Z Squared Inc. (Nasdaq: ZSQR) has secured a $50 million committed equity forward purchase agreement with LucentHash / Data Part Capital, a trading name of Translucent Matter Inc., to fund what it calls Phase 1 of its AI infrastructure strategy: 100 megawatts of AI-ready capacity across multiple U.S. sites. The company has already signed a binding letter of intent to acquire Skycore Digital, which owns three active North Carolina sites powered by Duke Energy, providing up to 42 MW of total potential capacity — 18 MW of which is available under existing Duke Energy Letters of Authorization.
"Z Squared is moving into a significant AI infrastructure opportunity from a position of strength, with virtually no debt on the balance sheet," Chief Executive Officer David Halabu said. "We believe this agreement strengthens that position with flexible equity capital that can be matched to acquisitions and site-level conversion milestones without adding leverage."
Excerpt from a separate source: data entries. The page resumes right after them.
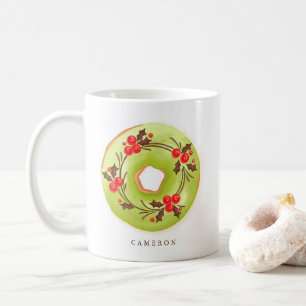 Matcha Holly Christmas Doughnuts Personalised Coffee Mug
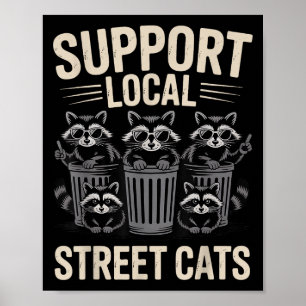 Affiche Funny Raccoon Sungles Support Vintage Local Street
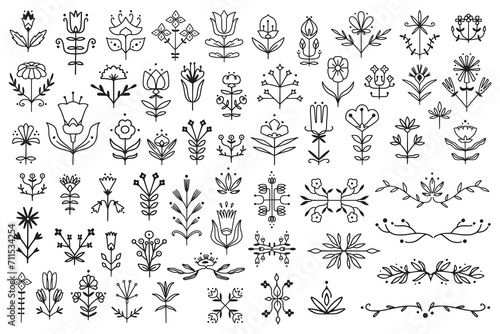 Big set of folk style linear simmetrical flowers. Simple hand drawn outline doodle illustration. Stylized decorative floral elements for tatoo, stationery, cards. Traditional decor. Vector botany set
The financing is structured as a series of independent forward purchases, each initiated by Z Squared on its own timing and priced at 95% of the volume-weighted average price over a five-day window unique to that draw. Shares issued are subject to a nine-month lock-up, and the purchaser is contractually prohibited from short-selling or hedging ZSQR common stock. The company retains full control over whether, when, and how much to draw — capital is accessed in step with execution milestones, not ahead of them.
The strategy targets a well-known pain point in the AI infrastructure market: greenfield data center development can take three to five years due to interconnection queue backlogs and transformer lead times. Z Squared's approach — acquiring energized, grid-connected sites where power is already flowing and converting them for AI colocation — aims to compress that timeline. The company lists on its website three operating principles: lead with power, build for AI workloads, and scale with discipline by deploying conversion capital site by site against signed contracts.
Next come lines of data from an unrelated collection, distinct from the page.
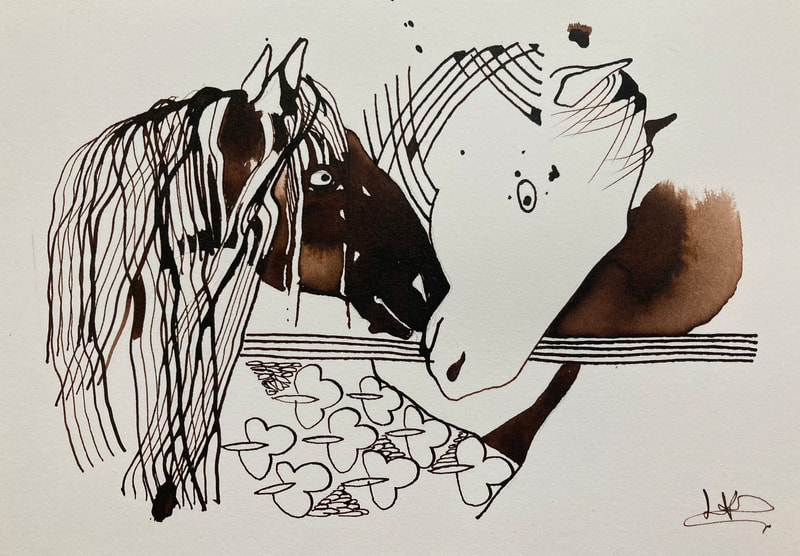 HORSES IN THE STABLE
Original INK painting / drawing  by Katalina Savola.
Size 4x6 inches.
Price $155

All works incorporate a mix of high-quality traditional media, including Sumi and  India inks, watercolor acid-free Arches or Fabriano artist watercolor paper. 
Each work is signed on the front with my initials, and on the back with my name and date completed.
Z Squared listed on the Nasdaq Global Market in April 2026 following a business combination. The stock traded at $10.69 as of June 4, giving the company a market capitalization of roughly $551 million, according to Investing.com data. Shares have gained about 20% over the past week but remain down 25% year-to-date. The company was also included in the preliminary list for the Russell 3000 and Russell 2000 indexes as part of the 2026 reconstitution, with final membership expected after market close on June 26.
The company's current revenue comes from cryptocurrency mining — it operates advanced computing equipment, including for Dogecoin — and it has not yet generated revenue from AI infrastructure services. The Skycore acquisition, if completed, would mark the first step into a market where demand for production inference capacity from NeoCloud operators and other AI customers is growing rapidly but remains unproven as a revenue stream for Z Squared.
For investors, the question is whether Z Squared can execute its acquire-and-convert model faster and more cheaply than hyperscalers and established data center REITs that are also racing to add AI capacity. The company's near-zero debt gives it flexibility, but the equity-forward structure means dilution is tied directly to its stock price — draws at 95% of VWAP during a period when the stock is down 25% year-to-date would issue more shares per dollar raised. Halabu said the company intends to move "quickly, but with discipline" as it evaluates additional acquisition targets on the same criteria applied to Skycore.
This article is for informational purposes only and does not constitute investment advice.